**WRITTEN REQUEST A:**
Translate this sentence from the patch into Spanish: "add alerting for calls hanging, failing and db read/writes failing"
**WRITTEN REQUEST B:**
Transcribe the section of the patch starting at "### CONNECT TO" and ending at "prisma_setup(database_url=database_url)".

* Begin DOCUMENT EXCERPT *

From 940569703e4f7c5ddfacc20b423ce4225997317f Mon Sep 17 00:00:00 2001
From: Krrish Dholakia <krrishdholakia@gmail.com>
Date: Tue, 2 Jan 2024 17:44:32 +0530
Subject: [PATCH] feat(proxy_server.py): add slack alerting to proxy server

add alerting for calls hanging, failing and db read/writes failing

https://github.com/BerriAI/litellm/issues/1298
---
 litellm/proxy/proxy_server.py | 10 +++--
 litellm/proxy/utils.py        | 74 ++++++++++++++++++++++++++++++++++-
 2 files changed, 79 insertions(+), 5 deletions(-)

diff --git a/litellm/proxy/proxy_server.py b/litellm/proxy/proxy_server.py
index e5ad6595b..5543b13d3 100644
--- a/litellm/proxy/proxy_server.py
+++ b/litellm/proxy/proxy_server.py
@@ -640,12 +640,14 @@ def load_router_config(router: Optional[litellm.Router], config_file_path: str):
                 load_google_kms(use_google_kms=True)
             else:
                 raise ValueError("Invalid Key Management System selected")
-        ### [DEPRECATED] LOAD FROM GOOGLE KMS ###
+        ### [DEPRECATED] LOAD FROM GOOGLE KMS ### old way of loading from google kms
         use_google_kms = general_settings.get("use_google_kms", False)
         load_google_kms(use_google_kms=use_google_kms)
-        ### [DEPRECATED] LOAD FROM AZURE KEY VAULT ###
+        ### [DEPRECATED] LOAD FROM AZURE KEY VAULT ### old way of loading from azure secret manager
         use_azure_key_vault = general_settings.get("use_azure_key_vault", False)
         load_from_azure_key_vault(use_azure_key_vault=use_azure_key_vault)
+        ### ALERTING ###
+        proxy_logging_obj.update_values(alerting=general_settings.get("alerting", None))
         ### CONNECT TO DATABASE ###
         database_url = general_settings.get("database_url", None)
         if database_url and database_url.startswith("os.environ/"):
@@ -655,8 +657,6 @@ def load_router_config(router: Optional[litellm.Router], config_file_path: str):
         prisma_setup(database_url=database_url)
         ## COST TRACKING ##
         cost_tracking()
-        ### START REDIS QUEUE ###
-        use_queue = general_settings.get("use_queue", False)
         ### MASTER KEY ###
         master_key = general_settings.get("master_key", None)
         if master_key and master_key.startswith("os.environ/"):
@@ -1423,6 +1423,7 @@ async def embeddings(
         data = await proxy_logging_obj.pre_call_hook(
             user_api_key_dict=user_api_key_dict, data=data, call_type="embeddings"
         )
+
         ## ROUTE TO CORRECT ENDPOINT ##
         # skip router if user passed their key
         if "api_key" in data:
@@ -1529,6 +1530,7 @@ async def image_generation(
         data = await proxy_logging_obj.pre_call_hook(
             user_api_key_dict=user_api_key_dict, data=data, call_type="embeddings"
         )

* End DOCUMENT EXCERPT *
* Begin DATASET EXTRACT *

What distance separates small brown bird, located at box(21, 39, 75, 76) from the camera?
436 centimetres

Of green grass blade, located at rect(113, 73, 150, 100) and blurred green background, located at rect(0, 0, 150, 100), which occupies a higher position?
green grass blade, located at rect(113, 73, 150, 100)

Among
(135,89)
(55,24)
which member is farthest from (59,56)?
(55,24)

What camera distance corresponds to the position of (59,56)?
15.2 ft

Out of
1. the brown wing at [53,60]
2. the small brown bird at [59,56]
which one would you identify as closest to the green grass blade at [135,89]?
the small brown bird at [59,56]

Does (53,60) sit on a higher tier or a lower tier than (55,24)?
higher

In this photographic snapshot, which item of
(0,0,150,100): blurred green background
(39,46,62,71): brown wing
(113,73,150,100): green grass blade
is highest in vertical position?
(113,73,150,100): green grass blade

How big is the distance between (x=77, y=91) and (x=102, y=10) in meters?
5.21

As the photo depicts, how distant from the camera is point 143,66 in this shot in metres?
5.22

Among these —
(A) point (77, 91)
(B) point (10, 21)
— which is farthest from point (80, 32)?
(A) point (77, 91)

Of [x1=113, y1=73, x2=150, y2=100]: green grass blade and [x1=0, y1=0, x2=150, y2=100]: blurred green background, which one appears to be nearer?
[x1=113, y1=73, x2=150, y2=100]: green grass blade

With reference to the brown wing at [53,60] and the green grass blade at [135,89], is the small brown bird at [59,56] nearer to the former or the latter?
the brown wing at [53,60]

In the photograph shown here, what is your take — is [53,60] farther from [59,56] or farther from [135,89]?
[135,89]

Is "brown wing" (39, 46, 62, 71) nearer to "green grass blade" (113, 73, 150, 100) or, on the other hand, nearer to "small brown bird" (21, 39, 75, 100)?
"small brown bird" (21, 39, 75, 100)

* End DATASET EXTRACT *

**FINISHED ANSWER A:**
agregar alertas para las llamadas que se quedan colgadas o que fallan, y para las lecturas/escrituras de la base de datos que fallan

**FINISHED ANSWER B:**
### CONNECT TO DATABASE ###
         database_url = general_settings.get("database_url", None)
         if database_url and database_url.startswith("os.environ/"):
@@ -655,8 +657,6 @@ def load_router_config(router: Optional[litellm.Router], config_file_path: str):
         prisma_setup(database_url=database_url)